Wind has an upward movement, often causing problems in the head and face. Bell’s Palsy and other types of paralysis may be wind trapped in energy channels blocking circulation. Hypertension can lead to pathogen Wind symptoms. Most pathogenic Wind conditions are not life threatening, but some are disabling. In Chinese Medicine stroke is considered to be an extreme rushing up of internal Wind into the brain.

How to Get Relief form Pathogenic Wind

Of all the “pathogenic influences” or “climates” that can invade our bodies, Wind is one of the easiest to treat.

Acupuncture works wonders in the beginning stages of a cold or for allergy symptoms caused by Wind. The needles quickly restore an energy flow that settles Wind, extinguishing it from the body.
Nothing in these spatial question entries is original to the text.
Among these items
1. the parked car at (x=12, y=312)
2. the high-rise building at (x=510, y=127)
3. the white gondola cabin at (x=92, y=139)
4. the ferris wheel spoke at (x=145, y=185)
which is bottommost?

Community Clinic acupuncture is an excellent venue for dispersing early stage pathogenic Wind-Cold.

Cupping therapy is an invaluable tool in treating pathogenic Wind. The suction of the cups draws the Wind to the surface where it is expelled through the pores. Cupping is most often used for muscle aches in the upper body and Wind-related respiratory problems.

There are many Chinese herbal remedies especially formulated to disperse Wind. These are ancient and safe prescriptions, many of which come in convenient pill form. One of them is named Jade Wind Screen. “Wind clearing” herbs can be added to almost any formula or herbal decoction. Rashes and poison ivy are treated using both herbs to take as medicinals and herbal creams or compresses to apply to the rash itself.

Take Steps To Prevent Wind

You can take steps to prevent Wind invasion. The first thing is to avoid prolonged exposure to windy weather or drafts. Wear a scarf. Use skin lotion in dry seasons. When you are under the weather, don’t drink alcohol. Good stress management and regular exercise will keep your energy flowing so Wind won’t have an opportunity to linger in your body. When Wind brings pathogenic Cold in with it, you can use ginger tea to prevent a common cold.